**Assigned task:**
Your task is to reproduce exactly the lines that run from the beginning of the data through the line where "common name: blue wildebeest" appears.

### Material for this exercise ###

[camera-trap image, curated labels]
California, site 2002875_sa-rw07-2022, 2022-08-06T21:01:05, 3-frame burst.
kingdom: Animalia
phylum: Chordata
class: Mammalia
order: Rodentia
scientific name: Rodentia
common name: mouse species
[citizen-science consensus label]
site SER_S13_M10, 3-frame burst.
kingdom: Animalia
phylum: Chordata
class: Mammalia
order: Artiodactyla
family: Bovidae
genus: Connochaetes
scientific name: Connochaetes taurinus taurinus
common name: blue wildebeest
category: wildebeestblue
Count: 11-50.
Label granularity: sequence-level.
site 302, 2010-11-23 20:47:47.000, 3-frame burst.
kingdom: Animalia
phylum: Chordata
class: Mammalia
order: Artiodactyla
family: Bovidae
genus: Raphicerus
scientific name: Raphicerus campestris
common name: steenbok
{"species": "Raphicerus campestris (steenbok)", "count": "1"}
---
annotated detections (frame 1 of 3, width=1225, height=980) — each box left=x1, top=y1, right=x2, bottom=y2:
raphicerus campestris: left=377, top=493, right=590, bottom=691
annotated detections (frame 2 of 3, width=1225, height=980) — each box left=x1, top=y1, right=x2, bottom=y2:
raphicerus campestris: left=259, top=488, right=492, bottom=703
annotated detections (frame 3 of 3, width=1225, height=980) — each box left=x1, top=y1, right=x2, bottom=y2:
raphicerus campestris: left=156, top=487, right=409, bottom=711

###

**Task answer:**
[camera-trap image, curated labels]
California, site 2002875_sa-rw07-2022, 2022-08-06T21:01:05, 3-frame burst.
kingdom: Animalia
phylum: Chordata
class: Mammalia
order: Rodentia
scientific name: Rodentia
common name: mouse species
[citizen-science consensus label]
site SER_S13_M10, 3-frame burst.
kingdom: Animalia
phylum: Chordata
class: Mammalia
order: Artiodactyla
family: Bovidae
genus: Connochaetes
scientific name: Connochaetes taurinus taurinus
common name: blue wildebeest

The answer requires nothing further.